## ASSIGNMENT
Please start at the first line of the records beneath and quote each line exactly, ending with the line containing "scientific name: Phacochoerus africanus".

--*--

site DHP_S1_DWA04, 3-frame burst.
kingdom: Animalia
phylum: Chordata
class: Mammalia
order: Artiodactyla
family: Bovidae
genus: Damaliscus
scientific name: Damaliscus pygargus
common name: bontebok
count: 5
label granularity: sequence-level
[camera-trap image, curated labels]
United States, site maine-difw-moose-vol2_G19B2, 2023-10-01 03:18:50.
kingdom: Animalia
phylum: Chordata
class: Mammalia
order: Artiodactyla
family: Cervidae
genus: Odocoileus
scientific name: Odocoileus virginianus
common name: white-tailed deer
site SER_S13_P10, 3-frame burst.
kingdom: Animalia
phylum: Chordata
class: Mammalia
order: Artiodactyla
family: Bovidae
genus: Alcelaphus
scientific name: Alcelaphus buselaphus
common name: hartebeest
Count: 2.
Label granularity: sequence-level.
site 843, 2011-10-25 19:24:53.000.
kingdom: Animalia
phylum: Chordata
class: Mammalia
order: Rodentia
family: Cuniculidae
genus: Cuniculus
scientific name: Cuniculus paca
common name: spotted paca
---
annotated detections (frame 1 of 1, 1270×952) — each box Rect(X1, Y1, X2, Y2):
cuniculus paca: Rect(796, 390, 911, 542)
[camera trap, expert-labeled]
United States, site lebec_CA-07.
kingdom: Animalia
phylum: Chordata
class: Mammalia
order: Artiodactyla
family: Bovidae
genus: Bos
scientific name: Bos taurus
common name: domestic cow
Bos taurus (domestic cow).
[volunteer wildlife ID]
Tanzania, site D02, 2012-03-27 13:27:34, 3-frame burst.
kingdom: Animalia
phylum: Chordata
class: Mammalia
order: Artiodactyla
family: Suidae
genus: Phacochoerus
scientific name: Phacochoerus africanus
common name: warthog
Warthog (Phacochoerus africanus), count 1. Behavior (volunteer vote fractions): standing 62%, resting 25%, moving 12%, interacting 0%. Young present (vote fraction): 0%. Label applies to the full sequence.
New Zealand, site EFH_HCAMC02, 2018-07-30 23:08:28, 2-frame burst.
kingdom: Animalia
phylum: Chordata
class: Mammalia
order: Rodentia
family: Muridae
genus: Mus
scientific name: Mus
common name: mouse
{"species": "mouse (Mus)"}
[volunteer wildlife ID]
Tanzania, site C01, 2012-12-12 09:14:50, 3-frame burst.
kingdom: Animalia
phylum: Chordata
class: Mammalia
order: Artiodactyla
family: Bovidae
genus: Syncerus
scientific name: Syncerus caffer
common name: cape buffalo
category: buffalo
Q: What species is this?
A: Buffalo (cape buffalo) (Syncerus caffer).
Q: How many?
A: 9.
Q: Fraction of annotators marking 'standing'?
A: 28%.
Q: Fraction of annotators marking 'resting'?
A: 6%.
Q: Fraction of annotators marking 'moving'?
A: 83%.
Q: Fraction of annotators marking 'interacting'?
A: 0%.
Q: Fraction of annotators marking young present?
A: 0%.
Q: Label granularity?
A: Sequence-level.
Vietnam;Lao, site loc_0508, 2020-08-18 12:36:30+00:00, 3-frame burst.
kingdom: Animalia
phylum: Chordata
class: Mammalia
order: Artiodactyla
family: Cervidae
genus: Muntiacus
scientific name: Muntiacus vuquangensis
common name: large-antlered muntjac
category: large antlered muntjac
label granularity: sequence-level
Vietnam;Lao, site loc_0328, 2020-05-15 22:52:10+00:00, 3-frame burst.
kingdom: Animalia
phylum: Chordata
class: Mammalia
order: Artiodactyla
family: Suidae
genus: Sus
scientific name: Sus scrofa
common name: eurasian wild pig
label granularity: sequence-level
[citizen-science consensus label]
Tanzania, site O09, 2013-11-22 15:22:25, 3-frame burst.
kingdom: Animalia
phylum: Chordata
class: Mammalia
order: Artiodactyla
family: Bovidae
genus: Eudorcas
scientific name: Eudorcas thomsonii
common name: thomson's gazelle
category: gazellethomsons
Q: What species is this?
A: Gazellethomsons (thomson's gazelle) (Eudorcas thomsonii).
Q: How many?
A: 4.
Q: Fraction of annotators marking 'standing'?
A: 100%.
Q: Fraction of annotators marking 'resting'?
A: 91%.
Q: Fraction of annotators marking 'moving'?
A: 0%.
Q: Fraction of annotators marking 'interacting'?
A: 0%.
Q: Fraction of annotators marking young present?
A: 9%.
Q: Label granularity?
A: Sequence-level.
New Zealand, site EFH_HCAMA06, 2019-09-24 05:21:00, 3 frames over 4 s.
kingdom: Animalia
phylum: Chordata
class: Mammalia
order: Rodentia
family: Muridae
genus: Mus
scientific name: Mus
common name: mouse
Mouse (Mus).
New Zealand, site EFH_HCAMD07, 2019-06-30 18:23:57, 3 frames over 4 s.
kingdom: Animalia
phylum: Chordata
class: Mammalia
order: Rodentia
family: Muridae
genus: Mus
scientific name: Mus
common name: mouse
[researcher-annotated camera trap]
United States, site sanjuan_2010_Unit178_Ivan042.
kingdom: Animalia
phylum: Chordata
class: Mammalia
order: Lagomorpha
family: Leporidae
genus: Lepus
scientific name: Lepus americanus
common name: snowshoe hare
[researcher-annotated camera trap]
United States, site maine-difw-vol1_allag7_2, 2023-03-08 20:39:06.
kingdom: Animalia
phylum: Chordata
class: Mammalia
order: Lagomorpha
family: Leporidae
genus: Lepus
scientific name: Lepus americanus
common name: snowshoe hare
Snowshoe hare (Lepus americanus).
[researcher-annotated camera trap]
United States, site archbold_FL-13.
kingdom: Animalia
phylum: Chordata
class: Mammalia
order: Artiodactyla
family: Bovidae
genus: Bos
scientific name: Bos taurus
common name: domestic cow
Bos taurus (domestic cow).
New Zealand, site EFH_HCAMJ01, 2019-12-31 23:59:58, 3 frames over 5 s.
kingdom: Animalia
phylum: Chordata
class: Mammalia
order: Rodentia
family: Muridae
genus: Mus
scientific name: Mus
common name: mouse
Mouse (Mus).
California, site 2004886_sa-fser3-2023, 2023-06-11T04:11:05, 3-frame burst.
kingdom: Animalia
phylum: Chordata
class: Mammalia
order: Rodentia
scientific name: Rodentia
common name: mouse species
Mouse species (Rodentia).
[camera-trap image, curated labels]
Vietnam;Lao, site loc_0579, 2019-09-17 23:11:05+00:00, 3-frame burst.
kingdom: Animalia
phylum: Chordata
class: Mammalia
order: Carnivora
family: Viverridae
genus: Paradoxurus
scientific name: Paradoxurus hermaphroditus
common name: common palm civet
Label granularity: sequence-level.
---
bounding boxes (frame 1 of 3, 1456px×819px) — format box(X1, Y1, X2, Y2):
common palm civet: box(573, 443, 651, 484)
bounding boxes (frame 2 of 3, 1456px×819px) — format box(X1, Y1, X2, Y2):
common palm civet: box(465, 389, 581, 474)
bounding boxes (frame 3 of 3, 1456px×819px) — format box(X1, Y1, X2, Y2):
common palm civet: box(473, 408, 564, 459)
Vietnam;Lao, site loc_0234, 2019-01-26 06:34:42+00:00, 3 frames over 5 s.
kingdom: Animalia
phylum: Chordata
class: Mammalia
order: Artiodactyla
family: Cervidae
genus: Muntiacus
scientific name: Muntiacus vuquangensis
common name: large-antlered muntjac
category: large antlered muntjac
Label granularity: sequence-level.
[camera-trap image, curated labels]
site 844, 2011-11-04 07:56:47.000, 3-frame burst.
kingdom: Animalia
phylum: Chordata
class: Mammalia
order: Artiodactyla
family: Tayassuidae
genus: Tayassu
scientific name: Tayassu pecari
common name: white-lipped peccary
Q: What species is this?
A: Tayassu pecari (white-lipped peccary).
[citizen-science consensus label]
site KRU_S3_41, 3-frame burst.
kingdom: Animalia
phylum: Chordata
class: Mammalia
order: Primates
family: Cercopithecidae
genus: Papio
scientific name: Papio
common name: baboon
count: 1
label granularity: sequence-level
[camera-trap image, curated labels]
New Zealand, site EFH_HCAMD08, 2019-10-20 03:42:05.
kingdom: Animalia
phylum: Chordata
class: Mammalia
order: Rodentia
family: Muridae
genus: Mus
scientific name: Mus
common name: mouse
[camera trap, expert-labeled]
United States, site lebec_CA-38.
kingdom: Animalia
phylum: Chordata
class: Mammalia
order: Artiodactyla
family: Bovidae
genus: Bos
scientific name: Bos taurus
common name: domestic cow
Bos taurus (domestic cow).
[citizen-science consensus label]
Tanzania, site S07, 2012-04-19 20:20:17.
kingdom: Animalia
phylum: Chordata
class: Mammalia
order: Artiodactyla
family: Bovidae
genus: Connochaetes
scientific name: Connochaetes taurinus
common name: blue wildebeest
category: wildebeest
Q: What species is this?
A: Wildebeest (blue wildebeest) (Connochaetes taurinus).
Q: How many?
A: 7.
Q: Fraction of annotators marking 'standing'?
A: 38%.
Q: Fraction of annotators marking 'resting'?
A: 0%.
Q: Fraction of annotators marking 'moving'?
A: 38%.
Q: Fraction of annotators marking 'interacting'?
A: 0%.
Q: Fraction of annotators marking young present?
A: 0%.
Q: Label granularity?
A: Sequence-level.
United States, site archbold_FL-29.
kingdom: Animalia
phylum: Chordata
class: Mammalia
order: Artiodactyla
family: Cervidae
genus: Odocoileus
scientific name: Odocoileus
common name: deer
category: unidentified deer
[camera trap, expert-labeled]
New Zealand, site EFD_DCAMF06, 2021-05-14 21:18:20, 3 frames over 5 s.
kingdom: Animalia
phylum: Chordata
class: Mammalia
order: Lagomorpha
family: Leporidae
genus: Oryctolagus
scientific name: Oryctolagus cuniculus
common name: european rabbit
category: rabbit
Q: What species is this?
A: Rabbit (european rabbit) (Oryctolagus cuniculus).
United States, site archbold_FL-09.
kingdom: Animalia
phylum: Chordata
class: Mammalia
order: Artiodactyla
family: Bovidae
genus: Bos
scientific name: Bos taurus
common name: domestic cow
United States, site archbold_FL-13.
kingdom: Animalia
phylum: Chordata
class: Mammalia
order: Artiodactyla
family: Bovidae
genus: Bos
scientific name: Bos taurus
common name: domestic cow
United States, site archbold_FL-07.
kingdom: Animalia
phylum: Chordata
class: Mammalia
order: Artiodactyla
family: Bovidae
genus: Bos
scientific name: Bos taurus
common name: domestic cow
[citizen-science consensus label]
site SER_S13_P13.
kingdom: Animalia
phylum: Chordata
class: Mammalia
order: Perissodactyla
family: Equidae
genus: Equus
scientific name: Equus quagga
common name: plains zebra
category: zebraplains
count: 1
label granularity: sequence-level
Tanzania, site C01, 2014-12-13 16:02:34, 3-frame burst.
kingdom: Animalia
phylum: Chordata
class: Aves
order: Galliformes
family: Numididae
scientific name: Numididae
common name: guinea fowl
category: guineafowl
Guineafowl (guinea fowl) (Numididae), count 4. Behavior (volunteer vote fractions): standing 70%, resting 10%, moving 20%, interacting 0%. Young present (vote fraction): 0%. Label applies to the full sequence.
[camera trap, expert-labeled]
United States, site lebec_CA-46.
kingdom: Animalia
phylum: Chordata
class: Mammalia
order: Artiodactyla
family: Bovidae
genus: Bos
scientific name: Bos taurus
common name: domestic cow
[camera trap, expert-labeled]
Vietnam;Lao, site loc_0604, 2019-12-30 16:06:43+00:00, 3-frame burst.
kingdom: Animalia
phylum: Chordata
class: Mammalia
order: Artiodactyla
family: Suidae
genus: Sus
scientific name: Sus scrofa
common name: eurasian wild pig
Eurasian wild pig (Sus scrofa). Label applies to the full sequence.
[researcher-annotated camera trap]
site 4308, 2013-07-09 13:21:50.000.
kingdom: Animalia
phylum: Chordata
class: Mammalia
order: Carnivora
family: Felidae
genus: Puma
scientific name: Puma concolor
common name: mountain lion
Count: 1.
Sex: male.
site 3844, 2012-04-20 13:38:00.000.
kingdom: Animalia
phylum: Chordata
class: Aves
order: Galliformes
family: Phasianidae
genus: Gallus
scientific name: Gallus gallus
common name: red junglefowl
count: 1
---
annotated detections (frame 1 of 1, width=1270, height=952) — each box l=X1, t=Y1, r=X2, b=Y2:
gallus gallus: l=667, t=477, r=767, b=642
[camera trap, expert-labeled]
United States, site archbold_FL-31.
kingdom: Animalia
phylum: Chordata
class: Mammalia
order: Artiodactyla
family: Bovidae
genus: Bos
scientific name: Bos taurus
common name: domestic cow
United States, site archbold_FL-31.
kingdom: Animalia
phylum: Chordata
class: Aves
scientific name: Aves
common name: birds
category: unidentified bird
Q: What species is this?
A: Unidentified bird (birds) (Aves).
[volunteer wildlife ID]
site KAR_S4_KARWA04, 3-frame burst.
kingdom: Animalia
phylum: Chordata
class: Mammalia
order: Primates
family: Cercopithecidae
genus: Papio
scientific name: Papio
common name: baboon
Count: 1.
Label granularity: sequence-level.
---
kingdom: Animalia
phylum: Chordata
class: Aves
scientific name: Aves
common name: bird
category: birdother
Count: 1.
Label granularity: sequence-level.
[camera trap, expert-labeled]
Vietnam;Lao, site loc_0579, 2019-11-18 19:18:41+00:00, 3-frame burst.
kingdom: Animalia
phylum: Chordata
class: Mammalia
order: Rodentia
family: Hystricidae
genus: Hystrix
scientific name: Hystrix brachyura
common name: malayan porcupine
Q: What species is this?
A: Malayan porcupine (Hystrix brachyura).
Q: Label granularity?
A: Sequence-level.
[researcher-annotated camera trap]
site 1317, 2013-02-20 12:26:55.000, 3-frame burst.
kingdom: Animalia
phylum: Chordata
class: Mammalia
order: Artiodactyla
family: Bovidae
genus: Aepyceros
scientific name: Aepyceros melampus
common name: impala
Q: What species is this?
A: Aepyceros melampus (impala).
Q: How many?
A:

--*--

## ANSWER SECTION
site DHP_S1_DWA04, 3-frame burst.
kingdom: Animalia
phylum: Chordata
class: Mammalia
order: Artiodactyla
family: Bovidae
genus: Damaliscus
scientific name: Damaliscus pygargus
common name: bontebok
count: 5
label granularity: sequence-level
[camera-trap image, curated labels]
United States, site maine-difw-moose-vol2_G19B2, 2023-10-01 03:18:50.
kingdom: Animalia
phylum: Chordata
class: Mammalia
order: Artiodactyla
family: Cervidae
genus: Odocoileus
scientific name: Odocoileus virginianus
common name: white-tailed deer
site SER_S13_P10, 3-frame burst.
kingdom: Animalia
phylum: Chordata
class: Mammalia
order: Artiodactyla
family: Bovidae
genus: Alcelaphus
scientific name: Alcelaphus buselaphus
common name: hartebeest
Count: 2.
Label granularity: sequence-level.
site 843, 2011-10-25 19:24:53.000.
kingdom: Animalia
phylum: Chordata
class: Mammalia
order: Rodentia
family: Cuniculidae
genus: Cuniculus
scientific name: Cuniculus paca
common name: spotted paca
---
annotated detections (frame 1 of 1, 1270×952) — each box Rect(X1, Y1, X2, Y2):
cuniculus paca: Rect(796, 390, 911, 542)
[camera trap, expert-labeled]
United States, site lebec_CA-07.
kingdom: Animalia
phylum: Chordata
class: Mammalia
order: Artiodactyla
family: Bovidae
genus: Bos
scientific name: Bos taurus
common name: domestic cow
Bos taurus (domestic cow).
[volunteer wildlife ID]
Tanzania, site D02, 2012-03-27 13:27:34, 3-frame burst.
kingdom: Animalia
phylum: Chordata
class: Mammalia
order: Artiodactyla
family: Suidae
genus: Phacochoerus
scientific name: Phacochoerus africanus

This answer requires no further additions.